Le DAL, pour Dispositif d’Aide à la Lactation, est un outil dont on entend souvent parler lorsque l’allaitement maternel ne se déroule pas exactement comme prévu. Il suscite à la fois de l’espoir, des interrogations mais aussi parfois des réticences.
Pourtant, le DAL n’est ni une solution miracle ni un dispositif réservé à des situations exceptionnelles. C’est avant tout un outil d’accompagnement, utilisé dans certains contextes précis pour soutenir la lactation tout en permettant au bébé de continuer à allaiter au sein.
Dans cet article, vous trouverez une explication claire, nuancée et accessible du DAL : dans quels cas il peut aider, quels types existent, comment s’en servir au quotidien, comment réaliser un DAL « maison » de façon simple et hygiénique…
Vous êtes parent ? Vous aurez des repères concrets. Vous êtes professionnel ? Vous aurez une base structurée et compatible avec les recommandations internationales actuelles.
SOMMAIRE
- Qu’est-ce qu’un Dispositif d’Aide à la Lactation (DAL) ?
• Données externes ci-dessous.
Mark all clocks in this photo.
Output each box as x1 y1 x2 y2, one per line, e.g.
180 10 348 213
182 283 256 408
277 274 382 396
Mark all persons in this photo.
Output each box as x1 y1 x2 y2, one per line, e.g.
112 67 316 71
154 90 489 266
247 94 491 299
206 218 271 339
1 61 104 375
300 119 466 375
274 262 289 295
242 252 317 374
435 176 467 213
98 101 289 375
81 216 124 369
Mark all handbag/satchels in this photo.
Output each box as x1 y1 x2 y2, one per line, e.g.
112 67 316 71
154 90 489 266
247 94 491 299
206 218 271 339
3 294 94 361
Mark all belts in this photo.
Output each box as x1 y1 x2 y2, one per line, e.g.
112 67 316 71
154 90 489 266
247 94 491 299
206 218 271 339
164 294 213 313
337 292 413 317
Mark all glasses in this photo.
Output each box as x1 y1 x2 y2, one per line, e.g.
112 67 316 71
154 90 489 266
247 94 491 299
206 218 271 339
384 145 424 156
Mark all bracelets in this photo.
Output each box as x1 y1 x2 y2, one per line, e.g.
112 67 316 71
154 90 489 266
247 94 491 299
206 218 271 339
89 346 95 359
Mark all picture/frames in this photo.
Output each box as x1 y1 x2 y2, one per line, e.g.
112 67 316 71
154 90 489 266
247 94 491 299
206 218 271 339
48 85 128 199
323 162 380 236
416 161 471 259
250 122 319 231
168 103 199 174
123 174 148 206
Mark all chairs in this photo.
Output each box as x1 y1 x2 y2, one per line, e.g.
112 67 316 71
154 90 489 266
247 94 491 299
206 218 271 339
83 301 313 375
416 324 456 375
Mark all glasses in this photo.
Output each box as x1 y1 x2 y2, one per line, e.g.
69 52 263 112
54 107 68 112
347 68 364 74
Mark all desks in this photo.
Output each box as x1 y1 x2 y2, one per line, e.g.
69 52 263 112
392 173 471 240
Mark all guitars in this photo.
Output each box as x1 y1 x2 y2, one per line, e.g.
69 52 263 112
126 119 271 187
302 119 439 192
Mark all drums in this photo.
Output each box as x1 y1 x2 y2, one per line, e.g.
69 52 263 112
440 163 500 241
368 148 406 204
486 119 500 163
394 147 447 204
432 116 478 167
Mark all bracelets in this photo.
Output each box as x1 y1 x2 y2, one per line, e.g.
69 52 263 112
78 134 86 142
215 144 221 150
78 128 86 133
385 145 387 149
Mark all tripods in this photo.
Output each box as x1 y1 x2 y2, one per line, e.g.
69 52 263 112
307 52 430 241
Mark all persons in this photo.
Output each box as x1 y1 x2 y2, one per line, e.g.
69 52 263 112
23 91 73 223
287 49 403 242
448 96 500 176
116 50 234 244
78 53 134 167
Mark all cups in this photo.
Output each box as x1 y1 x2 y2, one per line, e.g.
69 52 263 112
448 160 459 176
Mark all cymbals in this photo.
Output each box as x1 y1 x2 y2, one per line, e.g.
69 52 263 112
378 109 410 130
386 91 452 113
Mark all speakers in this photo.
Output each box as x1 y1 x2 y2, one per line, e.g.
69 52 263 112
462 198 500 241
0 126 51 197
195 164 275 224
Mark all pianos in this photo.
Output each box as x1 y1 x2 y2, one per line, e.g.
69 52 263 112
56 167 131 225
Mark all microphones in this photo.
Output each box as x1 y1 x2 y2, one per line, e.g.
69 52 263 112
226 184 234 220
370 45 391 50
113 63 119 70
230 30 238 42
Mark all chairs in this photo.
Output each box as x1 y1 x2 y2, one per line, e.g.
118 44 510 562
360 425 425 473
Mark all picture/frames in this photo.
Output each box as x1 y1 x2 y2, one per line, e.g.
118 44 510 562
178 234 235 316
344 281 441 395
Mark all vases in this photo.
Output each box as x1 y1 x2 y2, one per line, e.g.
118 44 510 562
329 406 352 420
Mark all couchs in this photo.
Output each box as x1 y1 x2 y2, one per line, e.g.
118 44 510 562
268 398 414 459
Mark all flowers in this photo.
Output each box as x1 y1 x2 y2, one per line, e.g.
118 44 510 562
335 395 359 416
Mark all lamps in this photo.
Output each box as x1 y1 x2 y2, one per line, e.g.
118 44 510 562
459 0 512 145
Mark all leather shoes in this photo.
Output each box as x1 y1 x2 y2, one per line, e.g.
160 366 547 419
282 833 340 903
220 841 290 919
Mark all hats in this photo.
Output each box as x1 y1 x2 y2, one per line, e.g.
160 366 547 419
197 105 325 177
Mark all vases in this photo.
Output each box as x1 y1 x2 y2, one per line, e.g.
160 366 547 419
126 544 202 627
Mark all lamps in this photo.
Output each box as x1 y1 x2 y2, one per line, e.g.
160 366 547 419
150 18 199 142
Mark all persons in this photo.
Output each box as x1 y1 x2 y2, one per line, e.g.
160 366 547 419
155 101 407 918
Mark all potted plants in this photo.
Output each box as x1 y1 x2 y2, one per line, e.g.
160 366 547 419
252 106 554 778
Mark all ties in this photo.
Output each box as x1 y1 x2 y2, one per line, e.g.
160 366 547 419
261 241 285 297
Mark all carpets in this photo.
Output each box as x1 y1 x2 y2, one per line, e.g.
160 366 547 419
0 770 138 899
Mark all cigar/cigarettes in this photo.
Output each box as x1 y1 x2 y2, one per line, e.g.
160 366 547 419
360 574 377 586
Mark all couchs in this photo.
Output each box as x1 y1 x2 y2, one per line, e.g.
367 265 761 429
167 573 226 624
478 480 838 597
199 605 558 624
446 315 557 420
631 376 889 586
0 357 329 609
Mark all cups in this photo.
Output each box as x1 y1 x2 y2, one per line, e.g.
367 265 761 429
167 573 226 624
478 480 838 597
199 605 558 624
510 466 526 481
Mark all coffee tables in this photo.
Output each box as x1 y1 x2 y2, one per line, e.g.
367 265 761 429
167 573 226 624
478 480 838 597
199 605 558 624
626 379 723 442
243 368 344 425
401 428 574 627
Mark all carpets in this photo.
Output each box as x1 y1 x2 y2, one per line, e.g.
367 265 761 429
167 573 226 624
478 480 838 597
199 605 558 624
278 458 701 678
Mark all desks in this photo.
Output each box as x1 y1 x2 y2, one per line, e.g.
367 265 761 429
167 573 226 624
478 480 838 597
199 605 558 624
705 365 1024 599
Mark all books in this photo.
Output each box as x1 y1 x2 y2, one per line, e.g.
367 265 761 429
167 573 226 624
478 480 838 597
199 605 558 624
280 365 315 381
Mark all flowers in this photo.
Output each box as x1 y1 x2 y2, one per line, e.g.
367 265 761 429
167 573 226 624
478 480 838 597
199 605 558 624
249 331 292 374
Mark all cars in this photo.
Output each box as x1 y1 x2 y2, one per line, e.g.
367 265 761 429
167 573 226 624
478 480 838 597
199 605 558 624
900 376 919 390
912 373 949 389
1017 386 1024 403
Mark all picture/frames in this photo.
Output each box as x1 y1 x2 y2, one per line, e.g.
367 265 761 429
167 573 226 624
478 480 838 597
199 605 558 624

- Dans quels cas un DAL peut-il être utile ?
- Pourquoi le DAL peut soutenir l’allaitement maternel ?
- Les différents types de DAL : du commerce et « maison »
- Comment utiliser un DAL au quotidien ?
- Réaliser un DAL maison simplement : matériel et étapes
- Les limites et difficultés possibles du DAL
- Sécurité, hygiène et points de vigilance
- L’importance de l’accompagnement autour du DAL
Qu’est-ce qu’un DAL ou Dispositif d’Aide à la Lactation ?
Un DAL (Dispositif d’Aide à la Lactation) est un système qui permet à un bébé de recevoir un complément de lait pendant qu’il tète au sein.
Concrètement, il se compose d’un récipient contenant du lait (lait maternel exprimé ou lait infantile selon le choix et le contexte) relié à une sonde fine.
Généralement, la sonde est positionnée près du mamelon (ou parfois au coin de la bouche du bébé) de façon à ce que le bébé reçoive le complément tout en continuant à téter.
Lorsque le bébé tète, il reçoit à la fois le lait provenant du sein et le complément via la sonde.
Le principe fondamental du DAL est donc de maintenir l’allaitement au sein (avec les mouvements de succion), même lorsqu’un apport complémentaire est nécessaire.
Selon les modèles, le DAL peut être un dispositif du commerce (souvent classé dispositif médical) ou un montage « maison » réalisé avec du matériel existant, notamment des sondes d’alimentation pédiatrique.
Dans quels cas un DAL peut-il être utile ?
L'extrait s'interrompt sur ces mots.